ÜÇ FİLM, ÜÇÜ DE BİRBİRİNDEN BERBAT
- BEN-HUR: Taha Akyol’a sonsuz katılıyorum: 1959 yapımı Ben-Hur’da samimiyet vardı, ihlas vardı, adanmışlık vardı... Yenisinde ise içi boşaltılmış bir teknolojik gösteri var. 1959 yapımı Ben-Hur’un tiryakisi olanlara sesleniyorum: Gitmeyin bu filme... Küfür etmekten helak olursunuz.
*
- TARZAN: Kardeşim basitçe ve eğlenceli bir şekilde anlatsana bize Tarzan denilen olguyu... Ne kasıyorsun? Ne diye işi Afrika sömürgeciliği bağlamına oturtup sıkıcı bir tarih dersine çevirmeye kalkışıyorsun? Bıraksan da Tarzan ağaçlar arasında uçsa, Jane’le hiç de karmaşık olmayan bir aşk yaşasa, ormanın derinliklerinde meşhur haykırışını yankılandırsa... Nedir yani?
*
- KAN BAĞI: “B sınıfı” aksiyonların bile kendine özgü bir çekiciliği varken bu film, hakikaten iticilikte bir zirve... Aksiyon sahneleri zayıf, diyaloglar feci, mesajlar zorlama, konu arkaik... Enteresan tek bir tarafı var: Filmin başında ak düşmüş sakallarıyla bayağı bir karizma haline gelmiş Mel Gibson abimiz, filmin sonuna doğru tıraş olunca karizmasını gülünç derecede yerlere çalıyor.
İLBER HOCA TORUNUNUN ADIYLA NASIL KAFA BULDU
İLBER Ortaylı ile enfes bir bayram sohbeti yaptık.

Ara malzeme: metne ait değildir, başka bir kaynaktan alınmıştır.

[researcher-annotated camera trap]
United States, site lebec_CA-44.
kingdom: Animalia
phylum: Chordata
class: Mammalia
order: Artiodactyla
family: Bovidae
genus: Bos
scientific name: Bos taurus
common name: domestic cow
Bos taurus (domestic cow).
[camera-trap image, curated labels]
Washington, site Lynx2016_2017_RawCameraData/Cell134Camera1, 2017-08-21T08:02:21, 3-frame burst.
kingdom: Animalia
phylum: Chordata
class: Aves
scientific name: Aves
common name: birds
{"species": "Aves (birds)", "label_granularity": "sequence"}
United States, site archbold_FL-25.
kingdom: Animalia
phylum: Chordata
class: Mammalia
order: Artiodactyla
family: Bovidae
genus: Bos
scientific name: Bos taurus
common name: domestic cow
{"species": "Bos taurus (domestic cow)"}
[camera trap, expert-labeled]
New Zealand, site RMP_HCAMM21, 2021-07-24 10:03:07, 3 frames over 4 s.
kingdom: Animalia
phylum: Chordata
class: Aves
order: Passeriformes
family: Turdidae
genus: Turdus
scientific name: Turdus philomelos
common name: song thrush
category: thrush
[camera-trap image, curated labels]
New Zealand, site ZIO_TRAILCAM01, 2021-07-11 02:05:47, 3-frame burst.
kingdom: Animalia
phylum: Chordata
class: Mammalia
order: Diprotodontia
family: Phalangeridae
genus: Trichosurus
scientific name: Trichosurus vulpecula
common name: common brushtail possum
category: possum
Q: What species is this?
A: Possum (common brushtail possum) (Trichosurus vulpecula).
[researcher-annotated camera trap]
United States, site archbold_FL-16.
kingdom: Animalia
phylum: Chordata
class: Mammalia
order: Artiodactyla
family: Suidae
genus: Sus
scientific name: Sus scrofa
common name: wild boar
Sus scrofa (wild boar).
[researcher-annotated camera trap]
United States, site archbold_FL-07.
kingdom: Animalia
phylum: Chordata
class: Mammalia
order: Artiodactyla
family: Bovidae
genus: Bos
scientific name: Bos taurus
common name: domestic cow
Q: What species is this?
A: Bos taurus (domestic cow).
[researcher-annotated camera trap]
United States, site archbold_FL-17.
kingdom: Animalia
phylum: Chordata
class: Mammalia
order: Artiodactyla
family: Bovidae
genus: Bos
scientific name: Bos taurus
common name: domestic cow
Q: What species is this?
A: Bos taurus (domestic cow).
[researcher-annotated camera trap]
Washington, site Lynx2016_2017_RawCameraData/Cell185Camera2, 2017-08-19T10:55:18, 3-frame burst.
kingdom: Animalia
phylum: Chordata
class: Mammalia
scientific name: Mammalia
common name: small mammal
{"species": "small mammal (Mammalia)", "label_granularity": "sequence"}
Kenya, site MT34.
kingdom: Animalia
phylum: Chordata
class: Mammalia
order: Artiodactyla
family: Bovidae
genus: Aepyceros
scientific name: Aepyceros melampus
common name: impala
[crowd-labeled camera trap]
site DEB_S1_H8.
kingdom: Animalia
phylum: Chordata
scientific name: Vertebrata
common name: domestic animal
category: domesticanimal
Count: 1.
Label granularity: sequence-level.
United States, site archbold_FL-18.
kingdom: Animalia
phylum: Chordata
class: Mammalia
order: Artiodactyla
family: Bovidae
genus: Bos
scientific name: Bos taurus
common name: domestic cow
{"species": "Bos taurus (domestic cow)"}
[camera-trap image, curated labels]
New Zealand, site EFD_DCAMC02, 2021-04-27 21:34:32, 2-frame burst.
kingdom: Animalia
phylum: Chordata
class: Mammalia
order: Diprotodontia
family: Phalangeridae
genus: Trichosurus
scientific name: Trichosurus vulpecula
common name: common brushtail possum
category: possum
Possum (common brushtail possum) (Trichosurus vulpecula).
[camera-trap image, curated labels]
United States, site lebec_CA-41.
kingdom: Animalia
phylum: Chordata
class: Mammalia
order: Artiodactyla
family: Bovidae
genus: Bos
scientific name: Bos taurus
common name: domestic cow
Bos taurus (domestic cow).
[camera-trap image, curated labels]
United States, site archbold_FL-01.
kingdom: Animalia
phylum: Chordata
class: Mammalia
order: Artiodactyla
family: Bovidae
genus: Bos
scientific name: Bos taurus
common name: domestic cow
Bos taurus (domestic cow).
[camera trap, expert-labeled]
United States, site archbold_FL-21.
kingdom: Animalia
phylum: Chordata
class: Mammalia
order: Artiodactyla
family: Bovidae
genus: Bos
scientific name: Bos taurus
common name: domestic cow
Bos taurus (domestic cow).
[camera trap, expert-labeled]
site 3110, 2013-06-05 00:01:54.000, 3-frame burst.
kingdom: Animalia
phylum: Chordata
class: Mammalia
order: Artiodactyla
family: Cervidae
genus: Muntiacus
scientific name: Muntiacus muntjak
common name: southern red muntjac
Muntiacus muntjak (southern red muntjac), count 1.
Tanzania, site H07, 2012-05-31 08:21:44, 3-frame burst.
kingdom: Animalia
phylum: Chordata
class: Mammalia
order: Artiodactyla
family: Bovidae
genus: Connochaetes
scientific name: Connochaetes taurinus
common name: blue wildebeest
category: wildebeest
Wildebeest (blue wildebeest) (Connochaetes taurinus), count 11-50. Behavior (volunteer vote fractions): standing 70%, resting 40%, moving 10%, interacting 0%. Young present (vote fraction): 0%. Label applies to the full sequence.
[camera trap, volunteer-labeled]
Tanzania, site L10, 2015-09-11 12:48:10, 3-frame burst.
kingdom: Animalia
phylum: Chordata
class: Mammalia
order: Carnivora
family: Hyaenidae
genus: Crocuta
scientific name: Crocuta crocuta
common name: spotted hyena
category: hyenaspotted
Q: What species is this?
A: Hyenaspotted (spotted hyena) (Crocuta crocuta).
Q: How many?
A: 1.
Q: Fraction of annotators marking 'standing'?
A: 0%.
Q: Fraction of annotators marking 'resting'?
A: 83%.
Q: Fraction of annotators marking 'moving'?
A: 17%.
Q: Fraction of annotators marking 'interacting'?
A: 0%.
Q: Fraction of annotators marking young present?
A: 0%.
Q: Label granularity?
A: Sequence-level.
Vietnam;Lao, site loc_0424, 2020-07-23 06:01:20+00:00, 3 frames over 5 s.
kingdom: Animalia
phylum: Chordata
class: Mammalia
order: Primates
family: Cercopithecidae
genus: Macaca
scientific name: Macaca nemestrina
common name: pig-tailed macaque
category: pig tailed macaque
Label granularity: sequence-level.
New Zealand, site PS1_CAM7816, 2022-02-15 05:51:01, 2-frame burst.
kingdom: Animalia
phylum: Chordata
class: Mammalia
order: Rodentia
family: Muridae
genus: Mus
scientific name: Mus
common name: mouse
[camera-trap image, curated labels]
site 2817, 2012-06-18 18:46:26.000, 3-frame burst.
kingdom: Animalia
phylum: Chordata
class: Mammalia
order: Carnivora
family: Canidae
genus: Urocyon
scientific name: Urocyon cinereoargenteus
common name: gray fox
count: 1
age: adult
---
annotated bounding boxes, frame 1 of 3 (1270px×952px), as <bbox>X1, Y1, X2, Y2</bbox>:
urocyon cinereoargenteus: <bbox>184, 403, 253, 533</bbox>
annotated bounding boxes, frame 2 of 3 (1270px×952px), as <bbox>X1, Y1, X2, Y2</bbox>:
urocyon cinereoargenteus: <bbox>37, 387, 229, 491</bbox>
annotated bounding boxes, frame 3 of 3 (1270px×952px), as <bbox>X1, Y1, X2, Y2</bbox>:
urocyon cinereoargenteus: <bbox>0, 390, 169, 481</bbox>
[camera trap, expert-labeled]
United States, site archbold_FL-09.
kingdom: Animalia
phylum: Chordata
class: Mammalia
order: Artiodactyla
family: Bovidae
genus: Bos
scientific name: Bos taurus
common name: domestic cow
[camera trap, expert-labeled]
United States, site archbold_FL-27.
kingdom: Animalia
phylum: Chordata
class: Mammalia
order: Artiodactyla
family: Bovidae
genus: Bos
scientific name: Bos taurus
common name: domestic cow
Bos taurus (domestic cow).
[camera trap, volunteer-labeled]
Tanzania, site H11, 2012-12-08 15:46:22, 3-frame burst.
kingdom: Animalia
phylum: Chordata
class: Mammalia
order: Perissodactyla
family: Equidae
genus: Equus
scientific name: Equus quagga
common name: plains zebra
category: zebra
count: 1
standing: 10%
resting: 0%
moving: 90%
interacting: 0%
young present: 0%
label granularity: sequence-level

- Haşhaşiler üzerine konuştuk.
- Cahillik üzerine konuştuk.
- Eski bayramlardan söz ettik.
- Kurban kesimine karşı çıkanlara laf soktuk.
Falan...
*
Bu arada İlber Hoca’nın henüz bir yaşına basan torunu varmış.
Hemen adını sordum:
“Ali Deniz” dedi.
Ardından da espriyi patlattı:
“Bu isimle ileride Tunceli’den milletvekili olabilir.”
Kendi koymamış torununun adını...
“Peki siz çocuğunuza ne isim vermiştiniz?” diye sorunca da...
Gururla “Tuna” dedi.
*
İlber Hoca ile yaptığımız bayram sohbeti, bu akşam saat 21.00’de Tarafsız Bölge’de.
İSHAK ALATON
İSHAK Alaton vefat etmiş.
Gerçekten enteresan, gerçekten sıra dışı, gerçekten esprisi kuvvetli, gerçekten zeki, gerçekten üretken, gerçekten değişik bir işadamıydı.
*
Birkaç yıl önce...
“Galiba Adam Smith öldü. Çözüm için belki de insanlığın Karl Marx’ı yeniden keşfetmesi gerekiyor” demişti de kıyamet kopmuştu.
*
Nur içinde yatsın.
GAZETELERE ÖNERİ
HEMEN “KHK mağdurlarının köşesi” diye bir bölüm açın.
Tirajınızın ikiye katlanması garantidir.